A company known as Fi International supplies restriction kits for pretty much any motorcycle, these kits work in the following ways, some washers that fit between the carburetor and the engine, restricting the flow of air/fuel mixture, and/or a throttle stop, that simply wont allow you to fully open the throttle. Both have essentially the same effect and both are blindingly simple bits of kit, yet some how they’ll cost you between £150 and £250! Why? Partly because Fi International are the sole UK importer of these restriction kits, and partly because people believe that to ride legally on a restricted licence, you need one of these kits and a bit of paper to prove you have one. Fi International seem to have us over a barrel.
But let’s look at the law (quoted from direct.gov.uk):
[Law MV(DL)R regs 42(1) & 69(1)]
Light motorcycle licence (A1): you take a test on a motorcycle of between 75 and 125 cc. If you pass you may ride a motorcycle up to 125 cc with power output up to 11 kW.
Standard motorcycle licence (A): if your test vehicle is between 120 and 125 cc and capable of more than 100 km/h you will be given a standard (A) licence. You will then be restricted to motorcycles of up to 25 kW for two years. After two years you may ride any size machine.
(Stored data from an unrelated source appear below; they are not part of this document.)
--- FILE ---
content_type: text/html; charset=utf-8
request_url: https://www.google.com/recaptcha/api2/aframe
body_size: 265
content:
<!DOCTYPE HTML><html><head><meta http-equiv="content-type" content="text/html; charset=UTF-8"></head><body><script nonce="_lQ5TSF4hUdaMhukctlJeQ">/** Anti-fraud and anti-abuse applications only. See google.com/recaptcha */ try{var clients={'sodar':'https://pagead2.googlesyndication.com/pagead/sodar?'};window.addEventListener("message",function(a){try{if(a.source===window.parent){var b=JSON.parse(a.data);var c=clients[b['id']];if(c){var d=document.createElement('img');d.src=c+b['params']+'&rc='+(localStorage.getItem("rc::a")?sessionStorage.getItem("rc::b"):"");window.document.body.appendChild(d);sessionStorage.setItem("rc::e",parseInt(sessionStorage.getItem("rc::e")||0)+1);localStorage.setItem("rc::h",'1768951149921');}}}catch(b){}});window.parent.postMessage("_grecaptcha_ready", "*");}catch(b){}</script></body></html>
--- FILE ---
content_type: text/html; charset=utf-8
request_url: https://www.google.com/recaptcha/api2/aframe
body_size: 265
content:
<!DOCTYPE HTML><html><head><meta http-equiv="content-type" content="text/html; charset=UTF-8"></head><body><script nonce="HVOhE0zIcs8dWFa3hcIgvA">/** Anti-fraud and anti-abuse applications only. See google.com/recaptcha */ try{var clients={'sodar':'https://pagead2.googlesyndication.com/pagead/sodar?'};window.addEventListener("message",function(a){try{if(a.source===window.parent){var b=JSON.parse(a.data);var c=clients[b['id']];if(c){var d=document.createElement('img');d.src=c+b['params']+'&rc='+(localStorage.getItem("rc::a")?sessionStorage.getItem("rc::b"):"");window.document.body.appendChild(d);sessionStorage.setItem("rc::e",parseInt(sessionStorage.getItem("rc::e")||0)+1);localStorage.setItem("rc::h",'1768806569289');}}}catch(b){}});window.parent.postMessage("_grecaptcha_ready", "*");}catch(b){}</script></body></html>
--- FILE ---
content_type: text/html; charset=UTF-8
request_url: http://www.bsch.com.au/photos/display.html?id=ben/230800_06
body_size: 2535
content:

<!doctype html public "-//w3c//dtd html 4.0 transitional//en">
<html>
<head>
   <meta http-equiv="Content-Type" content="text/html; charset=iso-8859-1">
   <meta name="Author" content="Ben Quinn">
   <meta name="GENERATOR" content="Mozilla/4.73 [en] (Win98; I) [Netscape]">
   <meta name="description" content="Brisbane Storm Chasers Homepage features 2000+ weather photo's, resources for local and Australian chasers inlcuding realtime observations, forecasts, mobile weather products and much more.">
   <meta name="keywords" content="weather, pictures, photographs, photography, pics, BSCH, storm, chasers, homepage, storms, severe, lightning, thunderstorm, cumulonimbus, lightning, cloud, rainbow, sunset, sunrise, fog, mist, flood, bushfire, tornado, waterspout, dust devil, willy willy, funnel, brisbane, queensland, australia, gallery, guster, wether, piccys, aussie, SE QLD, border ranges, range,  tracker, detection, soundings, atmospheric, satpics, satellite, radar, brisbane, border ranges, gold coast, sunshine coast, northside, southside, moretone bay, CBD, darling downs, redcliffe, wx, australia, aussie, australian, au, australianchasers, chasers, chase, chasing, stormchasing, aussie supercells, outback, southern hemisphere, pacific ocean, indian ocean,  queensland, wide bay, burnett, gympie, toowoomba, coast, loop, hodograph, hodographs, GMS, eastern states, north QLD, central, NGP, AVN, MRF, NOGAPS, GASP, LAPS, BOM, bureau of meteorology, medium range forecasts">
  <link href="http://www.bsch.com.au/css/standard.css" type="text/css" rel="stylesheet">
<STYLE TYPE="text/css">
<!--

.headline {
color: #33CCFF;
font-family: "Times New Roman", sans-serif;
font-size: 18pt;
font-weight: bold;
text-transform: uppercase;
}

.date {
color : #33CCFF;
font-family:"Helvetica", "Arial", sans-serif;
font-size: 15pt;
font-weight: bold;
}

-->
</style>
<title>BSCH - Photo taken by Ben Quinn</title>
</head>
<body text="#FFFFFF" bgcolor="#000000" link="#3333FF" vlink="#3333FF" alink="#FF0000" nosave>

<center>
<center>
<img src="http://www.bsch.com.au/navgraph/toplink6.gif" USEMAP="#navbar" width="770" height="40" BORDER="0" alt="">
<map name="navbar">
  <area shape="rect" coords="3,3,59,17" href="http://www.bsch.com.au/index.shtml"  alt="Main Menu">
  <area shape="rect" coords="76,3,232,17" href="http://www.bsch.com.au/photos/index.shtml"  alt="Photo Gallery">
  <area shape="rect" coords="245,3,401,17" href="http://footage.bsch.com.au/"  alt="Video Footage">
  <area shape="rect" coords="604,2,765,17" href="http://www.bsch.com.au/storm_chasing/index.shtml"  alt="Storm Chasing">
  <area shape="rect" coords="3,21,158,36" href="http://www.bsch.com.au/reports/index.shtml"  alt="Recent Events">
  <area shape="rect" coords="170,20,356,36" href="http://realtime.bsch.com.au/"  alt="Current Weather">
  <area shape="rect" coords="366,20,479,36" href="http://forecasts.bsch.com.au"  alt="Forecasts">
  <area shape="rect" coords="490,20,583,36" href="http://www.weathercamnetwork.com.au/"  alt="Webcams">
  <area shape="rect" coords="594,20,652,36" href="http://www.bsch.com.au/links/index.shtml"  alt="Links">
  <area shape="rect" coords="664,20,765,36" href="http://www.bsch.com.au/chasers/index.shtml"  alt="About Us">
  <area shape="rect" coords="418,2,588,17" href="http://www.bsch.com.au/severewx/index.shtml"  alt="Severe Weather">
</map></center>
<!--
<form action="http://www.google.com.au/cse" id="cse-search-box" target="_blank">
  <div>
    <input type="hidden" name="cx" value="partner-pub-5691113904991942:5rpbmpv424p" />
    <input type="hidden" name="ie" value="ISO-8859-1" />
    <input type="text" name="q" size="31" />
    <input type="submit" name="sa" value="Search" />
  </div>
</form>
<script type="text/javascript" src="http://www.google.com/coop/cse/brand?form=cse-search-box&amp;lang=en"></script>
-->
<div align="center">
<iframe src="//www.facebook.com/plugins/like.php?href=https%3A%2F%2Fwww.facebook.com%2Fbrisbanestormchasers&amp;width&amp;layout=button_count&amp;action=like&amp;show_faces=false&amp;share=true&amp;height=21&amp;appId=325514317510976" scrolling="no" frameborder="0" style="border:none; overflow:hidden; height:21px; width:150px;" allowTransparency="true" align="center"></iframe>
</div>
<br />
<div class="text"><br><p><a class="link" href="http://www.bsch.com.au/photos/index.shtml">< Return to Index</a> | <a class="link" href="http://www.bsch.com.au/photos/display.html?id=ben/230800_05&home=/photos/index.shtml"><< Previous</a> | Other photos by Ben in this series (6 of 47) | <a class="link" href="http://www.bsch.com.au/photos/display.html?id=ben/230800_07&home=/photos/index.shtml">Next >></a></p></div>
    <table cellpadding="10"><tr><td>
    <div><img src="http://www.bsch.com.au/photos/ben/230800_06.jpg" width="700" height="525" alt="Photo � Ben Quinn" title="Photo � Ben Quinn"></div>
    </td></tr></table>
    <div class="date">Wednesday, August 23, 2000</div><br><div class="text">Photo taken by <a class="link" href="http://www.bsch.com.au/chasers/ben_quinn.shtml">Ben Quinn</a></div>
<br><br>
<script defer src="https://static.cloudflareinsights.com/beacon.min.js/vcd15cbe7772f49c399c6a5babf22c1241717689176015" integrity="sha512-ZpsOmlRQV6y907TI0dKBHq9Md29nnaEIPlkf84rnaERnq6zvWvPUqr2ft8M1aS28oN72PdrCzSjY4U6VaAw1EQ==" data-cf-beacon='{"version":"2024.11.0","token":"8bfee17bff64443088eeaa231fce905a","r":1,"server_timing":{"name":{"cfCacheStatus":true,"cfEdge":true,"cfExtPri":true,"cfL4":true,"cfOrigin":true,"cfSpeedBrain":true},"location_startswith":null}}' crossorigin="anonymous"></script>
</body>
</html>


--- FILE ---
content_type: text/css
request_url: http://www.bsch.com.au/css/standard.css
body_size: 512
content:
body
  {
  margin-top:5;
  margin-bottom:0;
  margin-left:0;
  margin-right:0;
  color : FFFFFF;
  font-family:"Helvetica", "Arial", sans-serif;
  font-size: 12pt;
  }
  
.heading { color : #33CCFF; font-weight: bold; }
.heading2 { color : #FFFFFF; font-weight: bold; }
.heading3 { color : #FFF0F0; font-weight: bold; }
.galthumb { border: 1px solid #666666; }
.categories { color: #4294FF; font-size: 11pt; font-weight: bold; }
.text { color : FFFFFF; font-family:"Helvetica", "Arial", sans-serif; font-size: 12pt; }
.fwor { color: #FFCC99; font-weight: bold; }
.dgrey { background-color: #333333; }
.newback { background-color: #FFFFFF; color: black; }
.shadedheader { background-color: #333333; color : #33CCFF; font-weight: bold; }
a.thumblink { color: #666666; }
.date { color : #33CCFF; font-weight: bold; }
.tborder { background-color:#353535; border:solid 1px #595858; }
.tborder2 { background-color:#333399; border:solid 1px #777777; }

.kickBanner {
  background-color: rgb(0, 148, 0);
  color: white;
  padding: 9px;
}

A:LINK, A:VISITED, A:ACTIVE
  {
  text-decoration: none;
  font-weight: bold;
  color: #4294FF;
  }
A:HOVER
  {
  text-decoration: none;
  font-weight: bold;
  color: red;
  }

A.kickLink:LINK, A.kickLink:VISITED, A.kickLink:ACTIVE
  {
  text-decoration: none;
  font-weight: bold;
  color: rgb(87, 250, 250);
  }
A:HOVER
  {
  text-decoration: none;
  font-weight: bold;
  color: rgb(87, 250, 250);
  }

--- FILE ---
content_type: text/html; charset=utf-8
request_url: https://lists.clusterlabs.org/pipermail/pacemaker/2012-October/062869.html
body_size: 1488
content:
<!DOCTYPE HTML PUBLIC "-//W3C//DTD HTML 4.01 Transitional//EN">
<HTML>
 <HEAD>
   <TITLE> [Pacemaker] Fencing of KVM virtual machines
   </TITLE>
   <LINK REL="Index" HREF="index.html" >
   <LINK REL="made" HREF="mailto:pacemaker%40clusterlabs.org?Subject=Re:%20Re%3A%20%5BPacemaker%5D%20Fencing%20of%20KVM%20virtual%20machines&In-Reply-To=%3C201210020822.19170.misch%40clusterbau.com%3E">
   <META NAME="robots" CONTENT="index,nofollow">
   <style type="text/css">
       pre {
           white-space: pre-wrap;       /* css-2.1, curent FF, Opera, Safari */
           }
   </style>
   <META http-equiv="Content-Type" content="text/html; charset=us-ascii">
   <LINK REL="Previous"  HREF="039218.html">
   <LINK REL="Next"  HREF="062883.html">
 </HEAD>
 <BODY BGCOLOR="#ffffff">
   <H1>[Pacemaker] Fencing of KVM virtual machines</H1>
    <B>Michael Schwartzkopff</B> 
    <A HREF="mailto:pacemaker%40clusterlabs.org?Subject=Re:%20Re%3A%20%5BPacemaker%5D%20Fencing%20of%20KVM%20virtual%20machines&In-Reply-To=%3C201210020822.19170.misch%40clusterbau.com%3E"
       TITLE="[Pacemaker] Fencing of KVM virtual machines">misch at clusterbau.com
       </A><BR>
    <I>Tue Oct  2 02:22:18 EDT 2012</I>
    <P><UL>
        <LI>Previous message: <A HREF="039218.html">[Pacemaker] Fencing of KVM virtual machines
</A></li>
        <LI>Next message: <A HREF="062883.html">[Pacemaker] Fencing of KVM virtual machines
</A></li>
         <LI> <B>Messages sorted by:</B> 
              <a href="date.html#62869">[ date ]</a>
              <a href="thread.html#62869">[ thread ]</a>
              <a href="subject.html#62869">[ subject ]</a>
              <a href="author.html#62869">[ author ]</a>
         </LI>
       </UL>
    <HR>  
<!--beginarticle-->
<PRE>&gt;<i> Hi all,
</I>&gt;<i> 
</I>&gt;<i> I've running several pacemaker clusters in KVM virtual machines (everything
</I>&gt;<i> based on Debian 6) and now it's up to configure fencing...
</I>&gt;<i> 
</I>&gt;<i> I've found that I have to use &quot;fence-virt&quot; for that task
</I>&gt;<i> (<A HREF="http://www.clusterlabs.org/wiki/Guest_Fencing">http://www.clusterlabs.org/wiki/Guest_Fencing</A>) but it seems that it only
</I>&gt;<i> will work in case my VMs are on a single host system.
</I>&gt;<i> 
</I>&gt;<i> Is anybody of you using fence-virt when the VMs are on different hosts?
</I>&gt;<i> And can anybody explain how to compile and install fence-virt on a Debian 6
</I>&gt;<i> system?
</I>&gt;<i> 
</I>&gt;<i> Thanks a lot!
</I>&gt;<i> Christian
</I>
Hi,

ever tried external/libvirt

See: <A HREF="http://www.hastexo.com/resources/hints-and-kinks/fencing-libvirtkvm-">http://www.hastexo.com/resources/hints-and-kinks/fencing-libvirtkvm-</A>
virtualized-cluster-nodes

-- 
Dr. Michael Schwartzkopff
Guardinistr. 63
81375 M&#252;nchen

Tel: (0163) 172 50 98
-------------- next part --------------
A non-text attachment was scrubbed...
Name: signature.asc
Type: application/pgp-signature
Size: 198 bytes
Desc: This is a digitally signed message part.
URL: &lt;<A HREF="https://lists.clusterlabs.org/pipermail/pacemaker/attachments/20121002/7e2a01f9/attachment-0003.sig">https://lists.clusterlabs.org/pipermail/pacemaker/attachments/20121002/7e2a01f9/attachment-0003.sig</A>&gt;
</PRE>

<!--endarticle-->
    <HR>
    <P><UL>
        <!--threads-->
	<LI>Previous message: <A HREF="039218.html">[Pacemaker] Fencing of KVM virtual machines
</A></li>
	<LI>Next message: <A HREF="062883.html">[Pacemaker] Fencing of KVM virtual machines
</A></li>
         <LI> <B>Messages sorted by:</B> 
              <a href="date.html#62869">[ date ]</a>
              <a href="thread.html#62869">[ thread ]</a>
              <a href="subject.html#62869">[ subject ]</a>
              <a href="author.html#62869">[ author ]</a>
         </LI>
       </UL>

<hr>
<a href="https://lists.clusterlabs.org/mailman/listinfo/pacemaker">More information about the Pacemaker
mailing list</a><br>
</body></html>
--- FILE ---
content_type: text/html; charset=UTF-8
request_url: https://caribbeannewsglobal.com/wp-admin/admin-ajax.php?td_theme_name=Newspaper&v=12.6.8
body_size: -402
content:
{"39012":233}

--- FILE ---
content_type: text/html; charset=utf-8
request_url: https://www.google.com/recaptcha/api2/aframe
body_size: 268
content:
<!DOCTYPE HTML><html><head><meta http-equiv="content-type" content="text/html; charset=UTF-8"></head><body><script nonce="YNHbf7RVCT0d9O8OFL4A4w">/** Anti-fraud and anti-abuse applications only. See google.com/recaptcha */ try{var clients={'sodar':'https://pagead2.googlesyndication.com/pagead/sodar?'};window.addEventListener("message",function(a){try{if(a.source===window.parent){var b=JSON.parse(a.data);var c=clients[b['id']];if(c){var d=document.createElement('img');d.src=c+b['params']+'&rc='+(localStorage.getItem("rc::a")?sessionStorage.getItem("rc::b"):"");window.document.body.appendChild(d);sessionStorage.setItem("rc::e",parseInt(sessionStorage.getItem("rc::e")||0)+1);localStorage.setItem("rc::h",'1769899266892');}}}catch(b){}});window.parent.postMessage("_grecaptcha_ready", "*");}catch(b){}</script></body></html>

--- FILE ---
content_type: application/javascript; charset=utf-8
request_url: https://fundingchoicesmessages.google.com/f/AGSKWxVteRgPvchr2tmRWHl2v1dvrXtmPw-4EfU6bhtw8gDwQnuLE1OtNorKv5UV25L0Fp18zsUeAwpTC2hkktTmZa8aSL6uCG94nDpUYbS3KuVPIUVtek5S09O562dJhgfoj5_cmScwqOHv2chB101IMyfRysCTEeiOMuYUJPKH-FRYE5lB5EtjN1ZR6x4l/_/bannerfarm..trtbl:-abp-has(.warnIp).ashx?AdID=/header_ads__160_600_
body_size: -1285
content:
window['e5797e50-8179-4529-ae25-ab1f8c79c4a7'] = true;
Direct or Accelerated Access enables riders over the age of 21, or those who reach 21 before their two-year restriction ends, to ride larger motorcycles sooner. To obtain a licence to do so they are required to
- have successfully completed a CBT course
- pass a theory test, if they are required to do so
- pass a practical test on a machine with power output of at least 35 kW
To practise, they can ride larger motorcycles, with L plates (and/or D plates in Wales), on public roads, but only when accompanied by an approved instructor on another motorcycle in radio contact.
You MUST NOT carry a pillion passenger or pull a trailer until you have passed your test.
I’ve put the important part in italics, notice all it says is You will then be restricted to motorcycles of up to 25 kW for two years. Nothing about restriction certificates, nothing even about how to restrict your bike, in short, paying £200 to have your motorcycle restricted is a complete farce.
But that’s not the end, there is still the matter of proof, if you don’t have one of those overpriced certificates from Fi International, how can you prove your bike is within the power limits if you get pulled over by the police? You can’t, that’s how. But that isn’t a problem, as the law quoted above also doesn’t say anything about being able to prove your bike is restricted, so if the police really think your bike is too powerful, they’ll have to confiscate it and test it.
So maybe it’s worth shelling out for the certificate after all, just to avoid that situation? Personally I don’t think so, firstly, I can’t find anything, anywhere, not even on Fi International’s website, that states their certificates are enough for the police to believe your motorcycle is restricted. Secondly, I don’t know of anyone who’s ever been pulled over and had to prove their bike is under 33 bhp, and can you really imagine the police going to all that trouble over quite possibly the vaguest piece of legislation known to man?
So as far as I can tell the best bet is to simply buy a used restrcition kit from somewhere like ebay, and fit it your self. These are quite easy to find, and will usually set you back about £25-£30, bargain! If I choose to buy a big bike that’s definitely the method I’ll be taking.
Of course another option is to buy a bike that produces as near to 33 bhp with out going over as possible, I’m currently compiling a database of motorcycles that fit this criterion, which I will be posting soon.
- I am NOT a lawyer, and have zero qualifications relating to law. All I’ve done is research the best I can and use some common sense.
- I am NOT condoning riding a motorcycle that produces more than 33 bhp when you have a restricted licence, in fact I’m saying you SHOULD have your bike restricted, just don’t get ripped off by Fi International.